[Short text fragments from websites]

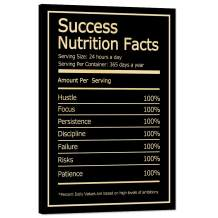 "Success Nutrition Facts Motivational Wall Art Inspirational Entrepreneur Quotes Painting Prints on Canvas Modern Inspiring Posters Pictures Framed Wooden Artwork Home House Office Decor (12""Wx18""H)"
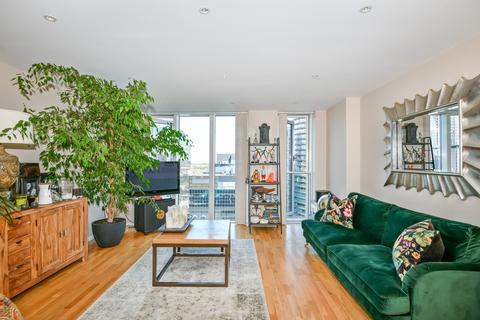 1 bedroom apartment for sale - Ability Place 37 Millharbour London, E14 9DF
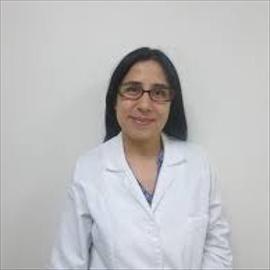 Dr. Rosa  Mateus Herrera, Dermatología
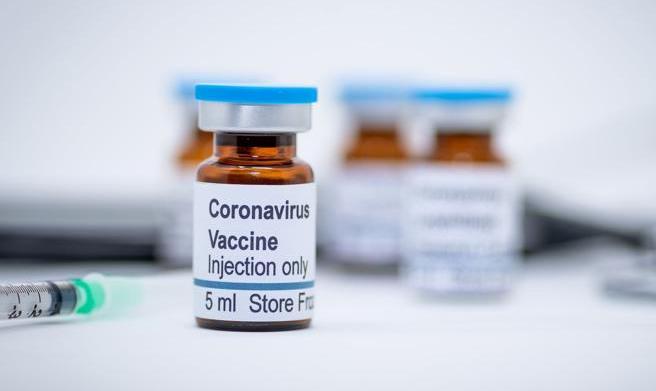 Sperimentazione del Vaccino Astra-Oxford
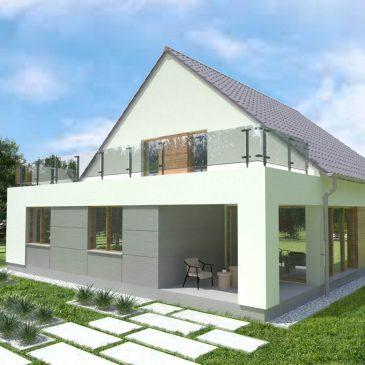 Projekt domu w Mosinie
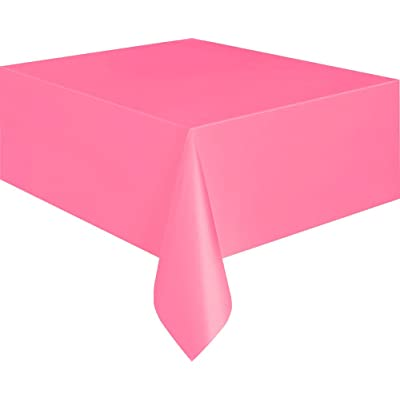 Unique Industries Hot Pink Plastic Table Cover 54'' x 108'' Rectangle: Toys & Games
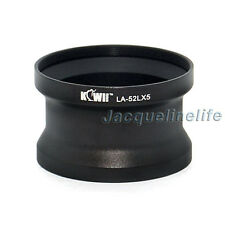 52MM UV CPL FILTERS THREAD LENS ADAPTER TUBE FOR PANASONIC DMC-LX5 LEICA D-LUX5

### Task objective
All of the lines above should be printed exactly, minus the pictures.

### Written answer
 "Success Nutrition Facts Motivational Wall Art Inspirational Entrepreneur Quotes Painting Prints on Canvas Modern Inspiring Posters Pictures Framed Wooden Artwork Home House Office Decor (12""Wx18""H)"
 1 bedroom apartment for sale - Ability Place 37 Millharbour London, E14 9DF
 Dr. Rosa  Mateus Herrera, Dermatología
 Sperimentazione del Vaccino Astra-Oxford
 Projekt domu w Mosinie
 Unique Industries Hot Pink Plastic Table Cover 54'' x 108'' Rectangle: Toys & Games
 52MM UV CPL FILTERS THREAD LENS ADAPTER TUBE FOR PANASONIC DMC-LX5 LEICA D-LUX5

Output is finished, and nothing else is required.